- Excerpt provided

You are Corporate Trainer in your “day job”. What exactly IS that and which is easier to work with, animals or people?
Basically, I train people how to do their jobs. I also do some job coaching/feedback as well as technical writing of procedures. Through horseback riding and coaching, I have taught since I was a teenager. In a corporate environment, however, it’s a bit different as it’s a lot more structured and purpose-driven (and there are no cute ponies). I really like working with people and helping them succeed. Sometimes the biggest challenge HOW to get them there and to work with their strengths. I relate a lot of it to derby and I almost can’t HELP but give feedback/advice in derby (Sorry NHRD!). Different people are motivated by different things. Skating has a huge mental component and you have to figure out how you and others work to get the best out of a team.
Animals or people? Hmm, I think it depends on the mood. Animals are not much for conversation, right? But if you respect them and have patience they can become a pretty good team. I learned a LOT about patience as a teenager from riding. You can’t just have a temper tantrum and get a 1000 lb. animal to do what you want. But with work and schooling you can really develop a bond and trust. On a cross country course, you have to trust coming into a 3 ½ foot fence that he is going to actually jump and not stop and you as the rider go flying over his head onto the other side. And conversely, when you ask him to jump off of a 5 ft. drop at a water fence, he has to trust that you are not sending him to his doom. I find in derby, especially as a jammer, you have to trust your teammates too. They can make or break it for you. It’s a team effort as everyone has a part in the success of a jam. But derby girls know how to have fun after skating. I can’t see my pony dancing to Lady Gaga at an after party. Maybe animals vs. People is a draw.
Playing in an organized sport is a new concept for many of the women on our league. You are obviously very athletic. What are some of your other athletic endeavors?

- Dataset rows

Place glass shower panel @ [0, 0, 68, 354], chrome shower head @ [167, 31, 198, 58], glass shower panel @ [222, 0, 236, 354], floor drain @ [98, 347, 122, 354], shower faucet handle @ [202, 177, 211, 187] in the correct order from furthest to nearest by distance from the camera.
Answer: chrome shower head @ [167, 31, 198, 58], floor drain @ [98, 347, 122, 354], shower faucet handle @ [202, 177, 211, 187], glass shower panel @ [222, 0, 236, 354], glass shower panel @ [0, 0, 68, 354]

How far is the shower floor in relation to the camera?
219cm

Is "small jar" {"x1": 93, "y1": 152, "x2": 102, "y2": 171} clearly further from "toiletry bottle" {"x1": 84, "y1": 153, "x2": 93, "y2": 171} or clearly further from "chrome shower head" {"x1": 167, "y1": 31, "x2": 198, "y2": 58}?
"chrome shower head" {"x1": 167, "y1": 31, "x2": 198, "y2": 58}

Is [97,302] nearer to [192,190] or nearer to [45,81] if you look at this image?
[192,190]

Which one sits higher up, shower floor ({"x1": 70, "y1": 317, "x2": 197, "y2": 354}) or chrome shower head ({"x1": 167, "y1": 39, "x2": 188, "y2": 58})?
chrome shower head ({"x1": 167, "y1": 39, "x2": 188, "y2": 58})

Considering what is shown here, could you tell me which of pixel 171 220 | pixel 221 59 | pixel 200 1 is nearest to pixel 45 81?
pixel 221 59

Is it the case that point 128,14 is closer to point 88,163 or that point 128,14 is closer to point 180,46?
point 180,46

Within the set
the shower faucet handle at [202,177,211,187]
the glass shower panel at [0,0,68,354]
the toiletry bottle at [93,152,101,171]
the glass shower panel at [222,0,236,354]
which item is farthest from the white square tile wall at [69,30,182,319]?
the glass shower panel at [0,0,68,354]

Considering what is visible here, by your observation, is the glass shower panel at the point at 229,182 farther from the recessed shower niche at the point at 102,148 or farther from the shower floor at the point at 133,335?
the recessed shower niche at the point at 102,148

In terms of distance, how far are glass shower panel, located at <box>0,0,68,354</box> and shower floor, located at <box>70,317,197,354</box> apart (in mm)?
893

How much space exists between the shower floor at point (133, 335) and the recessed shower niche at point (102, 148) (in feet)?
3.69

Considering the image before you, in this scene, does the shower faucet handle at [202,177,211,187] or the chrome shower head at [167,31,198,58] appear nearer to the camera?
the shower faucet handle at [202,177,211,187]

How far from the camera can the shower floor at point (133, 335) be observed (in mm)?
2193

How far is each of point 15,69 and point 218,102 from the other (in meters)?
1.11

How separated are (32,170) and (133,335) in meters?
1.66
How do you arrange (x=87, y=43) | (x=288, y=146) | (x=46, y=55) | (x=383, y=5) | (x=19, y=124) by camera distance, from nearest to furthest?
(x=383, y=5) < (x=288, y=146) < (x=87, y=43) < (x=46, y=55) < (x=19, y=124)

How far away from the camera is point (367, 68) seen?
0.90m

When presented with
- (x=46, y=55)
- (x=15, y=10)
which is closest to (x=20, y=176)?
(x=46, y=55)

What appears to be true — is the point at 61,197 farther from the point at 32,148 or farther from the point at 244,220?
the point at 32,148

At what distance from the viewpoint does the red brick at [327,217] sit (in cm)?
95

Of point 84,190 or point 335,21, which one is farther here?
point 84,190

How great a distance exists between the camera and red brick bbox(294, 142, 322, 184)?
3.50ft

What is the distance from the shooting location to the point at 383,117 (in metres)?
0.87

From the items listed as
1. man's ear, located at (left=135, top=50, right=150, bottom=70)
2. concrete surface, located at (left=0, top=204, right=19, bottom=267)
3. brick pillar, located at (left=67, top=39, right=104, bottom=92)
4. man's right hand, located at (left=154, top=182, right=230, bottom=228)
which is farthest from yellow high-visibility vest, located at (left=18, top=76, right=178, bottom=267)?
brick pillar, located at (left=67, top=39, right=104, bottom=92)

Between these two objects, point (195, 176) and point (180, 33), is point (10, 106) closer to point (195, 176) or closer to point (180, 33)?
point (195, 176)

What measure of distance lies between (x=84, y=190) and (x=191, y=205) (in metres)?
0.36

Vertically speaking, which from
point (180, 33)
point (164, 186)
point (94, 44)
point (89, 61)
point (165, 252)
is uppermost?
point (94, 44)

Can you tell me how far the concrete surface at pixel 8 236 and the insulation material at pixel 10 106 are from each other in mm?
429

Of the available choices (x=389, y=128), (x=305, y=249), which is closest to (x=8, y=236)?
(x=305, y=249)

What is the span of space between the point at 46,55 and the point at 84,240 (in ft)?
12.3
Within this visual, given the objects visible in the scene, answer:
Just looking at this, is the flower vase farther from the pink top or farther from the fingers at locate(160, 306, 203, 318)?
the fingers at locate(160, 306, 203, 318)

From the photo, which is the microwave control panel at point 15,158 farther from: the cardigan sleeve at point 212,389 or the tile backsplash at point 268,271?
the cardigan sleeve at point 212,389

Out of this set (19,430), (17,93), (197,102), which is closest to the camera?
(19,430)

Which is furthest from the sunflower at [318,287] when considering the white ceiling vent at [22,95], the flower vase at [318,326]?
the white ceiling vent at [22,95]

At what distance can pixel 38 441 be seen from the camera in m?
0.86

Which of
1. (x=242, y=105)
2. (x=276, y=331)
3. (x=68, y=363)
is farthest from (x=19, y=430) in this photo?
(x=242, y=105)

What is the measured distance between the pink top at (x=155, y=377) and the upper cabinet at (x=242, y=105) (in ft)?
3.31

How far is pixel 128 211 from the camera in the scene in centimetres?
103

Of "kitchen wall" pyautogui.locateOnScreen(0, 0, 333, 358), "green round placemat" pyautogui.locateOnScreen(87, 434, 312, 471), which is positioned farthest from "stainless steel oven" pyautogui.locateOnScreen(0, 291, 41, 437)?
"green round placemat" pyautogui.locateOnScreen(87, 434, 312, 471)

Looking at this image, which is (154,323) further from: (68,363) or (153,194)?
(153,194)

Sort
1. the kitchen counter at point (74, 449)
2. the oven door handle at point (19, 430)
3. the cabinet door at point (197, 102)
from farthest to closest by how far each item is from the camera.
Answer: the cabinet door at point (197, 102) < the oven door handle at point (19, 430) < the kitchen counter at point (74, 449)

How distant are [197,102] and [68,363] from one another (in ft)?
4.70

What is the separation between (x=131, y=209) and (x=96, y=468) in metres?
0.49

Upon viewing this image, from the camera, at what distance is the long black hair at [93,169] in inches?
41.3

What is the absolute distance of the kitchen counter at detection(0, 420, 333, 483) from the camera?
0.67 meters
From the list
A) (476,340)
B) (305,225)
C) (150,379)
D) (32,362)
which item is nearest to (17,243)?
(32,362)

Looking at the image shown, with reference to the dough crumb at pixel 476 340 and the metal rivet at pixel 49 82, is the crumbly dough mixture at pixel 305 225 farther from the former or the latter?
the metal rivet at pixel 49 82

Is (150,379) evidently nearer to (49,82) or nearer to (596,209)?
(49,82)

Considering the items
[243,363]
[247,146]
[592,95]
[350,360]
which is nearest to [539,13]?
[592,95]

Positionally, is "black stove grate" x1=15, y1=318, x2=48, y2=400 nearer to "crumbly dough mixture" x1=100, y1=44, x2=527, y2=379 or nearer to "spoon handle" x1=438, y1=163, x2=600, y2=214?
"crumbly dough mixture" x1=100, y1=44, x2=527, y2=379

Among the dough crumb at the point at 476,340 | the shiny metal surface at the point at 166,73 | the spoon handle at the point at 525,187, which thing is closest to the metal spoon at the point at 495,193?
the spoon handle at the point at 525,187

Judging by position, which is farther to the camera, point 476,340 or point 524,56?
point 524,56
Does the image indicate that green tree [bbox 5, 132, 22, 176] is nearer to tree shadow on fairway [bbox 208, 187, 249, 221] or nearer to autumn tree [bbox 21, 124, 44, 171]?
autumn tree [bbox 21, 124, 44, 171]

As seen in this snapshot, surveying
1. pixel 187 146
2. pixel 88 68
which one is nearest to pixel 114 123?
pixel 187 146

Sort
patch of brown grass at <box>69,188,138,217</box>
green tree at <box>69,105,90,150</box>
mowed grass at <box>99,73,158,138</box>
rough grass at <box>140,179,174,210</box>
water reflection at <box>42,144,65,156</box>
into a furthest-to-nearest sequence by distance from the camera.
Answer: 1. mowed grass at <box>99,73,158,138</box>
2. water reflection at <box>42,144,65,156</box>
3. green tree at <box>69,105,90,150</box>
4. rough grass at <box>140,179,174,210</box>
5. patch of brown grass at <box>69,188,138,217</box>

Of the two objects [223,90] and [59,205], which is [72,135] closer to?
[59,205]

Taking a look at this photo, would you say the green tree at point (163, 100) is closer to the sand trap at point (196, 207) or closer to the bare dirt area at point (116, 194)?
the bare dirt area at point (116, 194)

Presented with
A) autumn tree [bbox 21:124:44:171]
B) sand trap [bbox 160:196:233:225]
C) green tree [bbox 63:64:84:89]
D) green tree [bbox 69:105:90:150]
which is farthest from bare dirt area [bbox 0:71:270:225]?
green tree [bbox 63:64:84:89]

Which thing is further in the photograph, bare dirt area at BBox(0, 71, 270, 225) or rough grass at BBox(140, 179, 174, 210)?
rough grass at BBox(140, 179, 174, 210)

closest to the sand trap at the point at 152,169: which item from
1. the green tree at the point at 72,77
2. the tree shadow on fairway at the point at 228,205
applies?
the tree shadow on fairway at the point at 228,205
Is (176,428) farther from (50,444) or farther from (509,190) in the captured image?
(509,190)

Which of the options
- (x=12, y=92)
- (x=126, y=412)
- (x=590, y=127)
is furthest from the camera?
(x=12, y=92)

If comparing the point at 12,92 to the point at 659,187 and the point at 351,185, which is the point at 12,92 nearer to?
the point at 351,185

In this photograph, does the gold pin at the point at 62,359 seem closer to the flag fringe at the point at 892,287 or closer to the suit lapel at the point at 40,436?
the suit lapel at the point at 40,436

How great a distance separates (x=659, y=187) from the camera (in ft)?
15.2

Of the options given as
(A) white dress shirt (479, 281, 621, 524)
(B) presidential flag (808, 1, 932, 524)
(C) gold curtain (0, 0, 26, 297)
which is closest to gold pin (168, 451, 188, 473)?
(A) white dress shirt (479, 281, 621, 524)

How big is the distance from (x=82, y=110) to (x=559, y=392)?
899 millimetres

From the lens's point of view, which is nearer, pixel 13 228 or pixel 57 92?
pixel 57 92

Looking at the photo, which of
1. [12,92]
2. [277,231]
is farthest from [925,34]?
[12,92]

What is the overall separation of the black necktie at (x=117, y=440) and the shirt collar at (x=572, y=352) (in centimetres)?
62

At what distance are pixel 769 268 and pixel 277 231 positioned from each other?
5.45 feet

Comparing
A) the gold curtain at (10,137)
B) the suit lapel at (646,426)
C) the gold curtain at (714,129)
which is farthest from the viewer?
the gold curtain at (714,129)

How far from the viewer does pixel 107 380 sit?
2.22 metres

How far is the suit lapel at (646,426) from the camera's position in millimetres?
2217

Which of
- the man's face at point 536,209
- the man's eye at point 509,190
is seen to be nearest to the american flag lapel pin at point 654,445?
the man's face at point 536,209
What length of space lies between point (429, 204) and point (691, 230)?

- What you need to do
**A.** In the derby interview, write out the passage starting at "Playing in an" and ending at "other athletic endeavors?", replacing "organized sport" with "team sport".
**B.** According to the derby interview, what did the interviewee learn a lot about as a teenager from riding?

- Complete answers
**A.**
Playing in an team sport is a new concept for many of the women on our league. You are obviously very athletic. What are some of your other athletic endeavors?

**B.** Patience.